Wie ein Mensch ohne Biografie

Am meisten verging mir der Appetit, wenn ich aufgezeigt bekam, wie lebenssüchtig Max war, wie er alles selber bestimmen und in jedem Augenblick intensiv haben wollte. Während ich meine beste Lebenszeit damit vergeudete, dass ich das Leben eines andern zusammenpuzzelte.

Manche Biografen rächen sich, indem sie das Tun und Treiben dieses andern dann ins Kleine und Schäbige herunterdrücken, das einzig ihnen vertraut ist. Sie breiten lustvoll Fehltritte und Schwächen aus. Ich schwor mir stattdessen, das intensive Leben nachzuholen, es zu geniessen, sobald das Buch fertig war. Und Max beziehungsweise sein Ruhm sollte mir gefälligst dabei behilflich sein.

Dann erschien die Biografie endlich, doch zunächst blühte nur meine postnatale Depression auf. Frischs Ruhm ermöglicht mir zwar tatsächlich viele Reisen und faszinierende Begegnungen, gleichwohl fühle ich mich nach einer Lesung oder Podiumsdiskussion meist wie ausgeleert. Wie ein Mensch ohne eigene Biografie eben.

Einmal allerdings war es anders. In Moskau. Wie oft hatten die kalten Krieger der Schweiz den verhassten Frisch hierher verbannen wollen. Nun war ich da und fühlte mich alles andere als verbannt.
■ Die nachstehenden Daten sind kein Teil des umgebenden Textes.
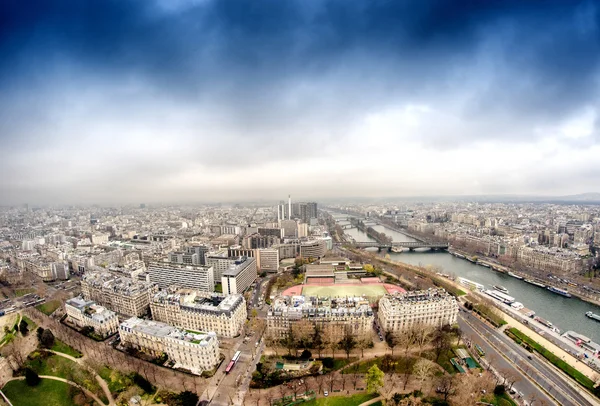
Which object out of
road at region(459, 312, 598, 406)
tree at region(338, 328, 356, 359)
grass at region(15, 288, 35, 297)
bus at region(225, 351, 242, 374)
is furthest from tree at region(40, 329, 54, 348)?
road at region(459, 312, 598, 406)

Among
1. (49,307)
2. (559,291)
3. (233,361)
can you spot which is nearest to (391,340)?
(233,361)

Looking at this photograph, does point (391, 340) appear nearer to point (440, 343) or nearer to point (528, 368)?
point (440, 343)

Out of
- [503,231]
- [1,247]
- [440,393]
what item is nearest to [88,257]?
[1,247]

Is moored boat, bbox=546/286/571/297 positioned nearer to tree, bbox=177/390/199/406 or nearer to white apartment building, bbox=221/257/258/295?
white apartment building, bbox=221/257/258/295

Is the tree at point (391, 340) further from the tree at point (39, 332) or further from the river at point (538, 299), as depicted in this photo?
the tree at point (39, 332)

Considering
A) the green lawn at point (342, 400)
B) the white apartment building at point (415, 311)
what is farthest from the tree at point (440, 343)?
the green lawn at point (342, 400)

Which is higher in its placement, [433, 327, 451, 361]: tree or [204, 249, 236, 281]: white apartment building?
[204, 249, 236, 281]: white apartment building
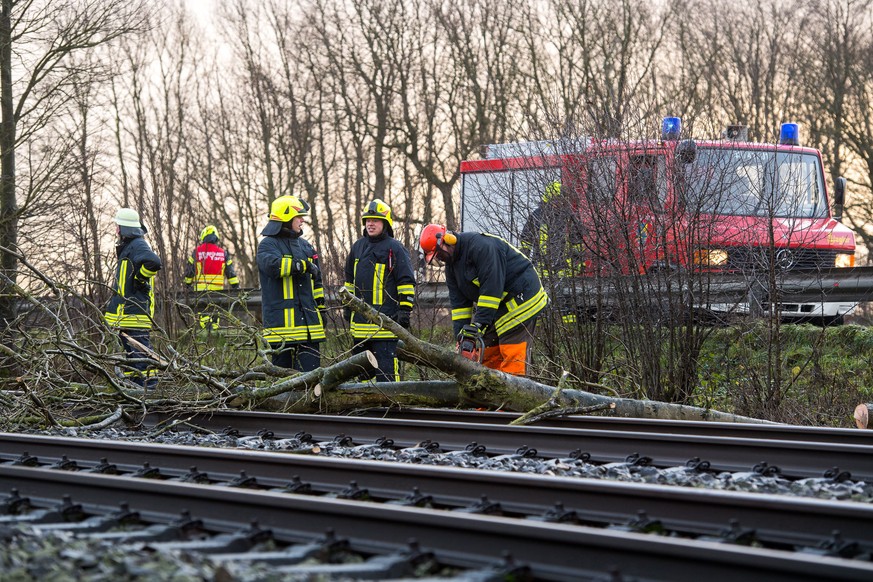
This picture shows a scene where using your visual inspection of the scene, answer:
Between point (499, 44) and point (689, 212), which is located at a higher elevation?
point (499, 44)

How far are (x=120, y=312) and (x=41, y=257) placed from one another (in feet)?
17.5

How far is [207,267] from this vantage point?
613 inches

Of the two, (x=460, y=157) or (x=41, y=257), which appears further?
(x=460, y=157)

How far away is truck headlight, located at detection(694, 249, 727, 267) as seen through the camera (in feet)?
30.3

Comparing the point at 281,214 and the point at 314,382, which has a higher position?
the point at 281,214

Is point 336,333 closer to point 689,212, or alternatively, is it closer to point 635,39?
point 689,212

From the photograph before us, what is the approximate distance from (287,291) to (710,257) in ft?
13.1

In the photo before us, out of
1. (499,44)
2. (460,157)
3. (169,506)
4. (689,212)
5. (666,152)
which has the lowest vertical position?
(169,506)

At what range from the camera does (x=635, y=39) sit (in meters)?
25.4

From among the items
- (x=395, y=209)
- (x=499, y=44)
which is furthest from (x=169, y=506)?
(x=499, y=44)

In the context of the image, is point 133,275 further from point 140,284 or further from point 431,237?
point 431,237

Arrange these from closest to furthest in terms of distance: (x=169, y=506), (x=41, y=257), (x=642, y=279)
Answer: (x=169, y=506) < (x=642, y=279) < (x=41, y=257)

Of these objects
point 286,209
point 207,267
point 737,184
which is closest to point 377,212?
point 286,209

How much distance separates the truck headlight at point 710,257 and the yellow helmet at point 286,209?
3.71 metres
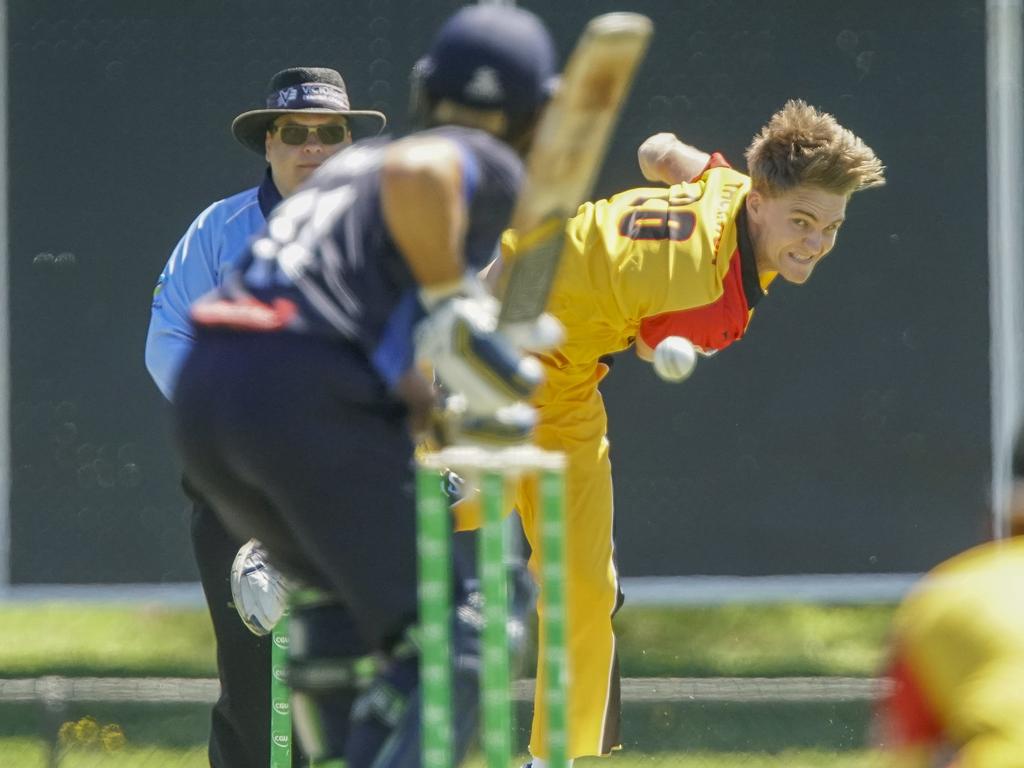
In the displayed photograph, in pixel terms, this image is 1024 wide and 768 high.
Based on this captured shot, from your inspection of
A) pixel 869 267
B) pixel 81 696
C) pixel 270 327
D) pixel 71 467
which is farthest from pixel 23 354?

Nach meinem Auftritt gab mir die schönste Frau im Saal die Hand. Sie war Schauspielerin und studierte mit ihrem Theater gerade ein Frisch-Stück ein. Wir wussten auf Anhieb, worüber wir reden konnten.

Allein schon wegen dieses Augenblicks haben sich die zehnjährigen Strapazen mit Max gelohnt, dachte ich. Und gleichzeitig dachte ich, wie unwirklich diese Begegnung war. Niemals dürfte man so viel Romantik in einer Biografie ausplaudern. Da ist es nur gut, wenn man keine eigene Biografie hat.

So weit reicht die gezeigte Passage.